Retype the records word for word. Skip every image.
◇ ◇ ◇ ◇ ◇
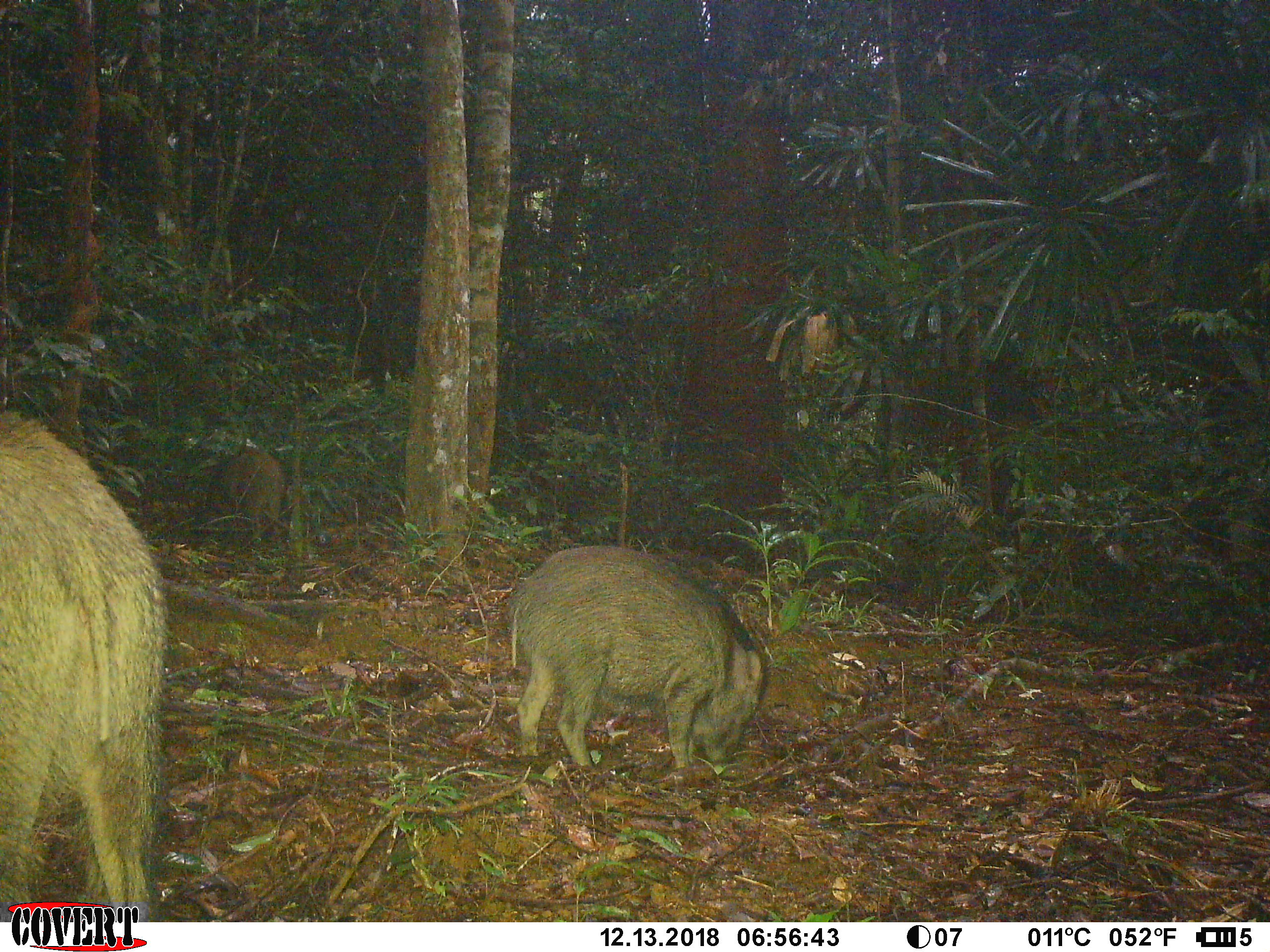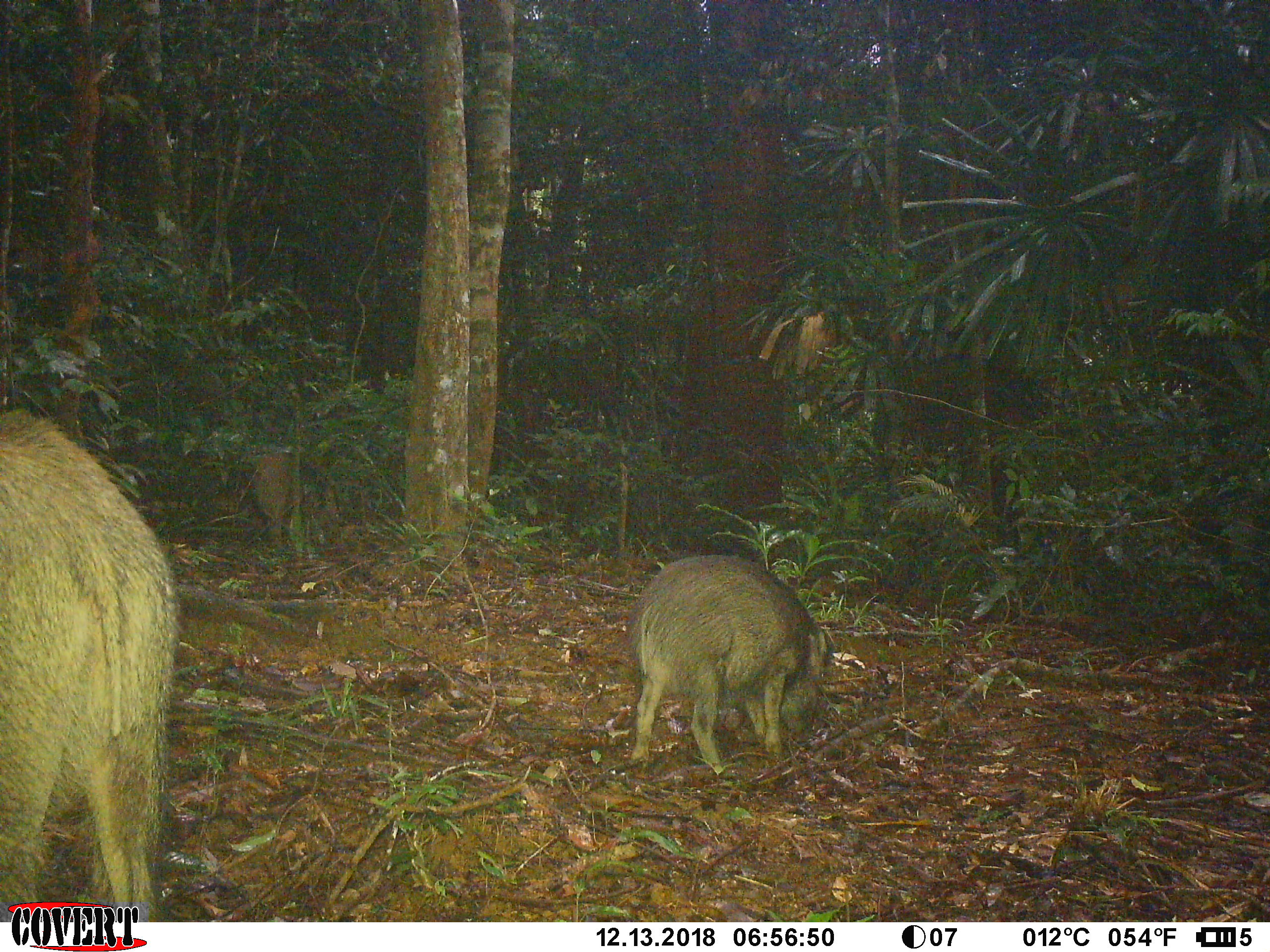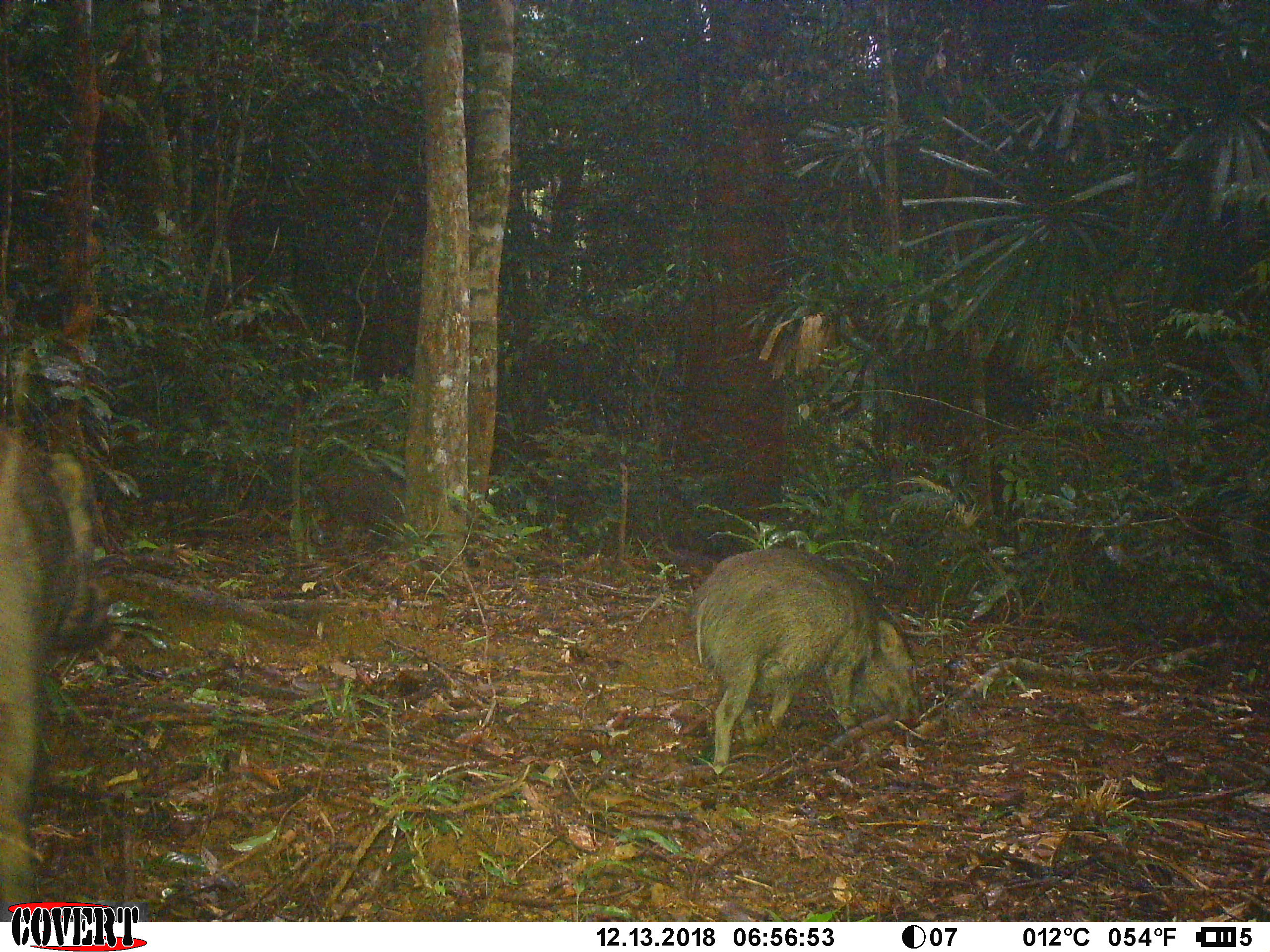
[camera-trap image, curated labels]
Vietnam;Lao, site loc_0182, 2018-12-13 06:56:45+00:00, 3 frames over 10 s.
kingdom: Animalia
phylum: Chordata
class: Mammalia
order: Artiodactyla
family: Suidae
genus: Sus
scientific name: Sus scrofa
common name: eurasian wild pig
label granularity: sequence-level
◇ ◇ ◇ ◇ ◇
ANSWER AREA:
[camera-trap image, curated labels]
Vietnam;Lao, site loc_0182, 2018-12-13 06:56:45+00:00, 3 frames over 10 s.
kingdom: Animalia
phylum: Chordata
class: Mammalia
order: Artiodactyla
family: Suidae
genus: Sus
scientific name: Sus scrofa
common name: eurasian wild pig
label granularity: sequence-level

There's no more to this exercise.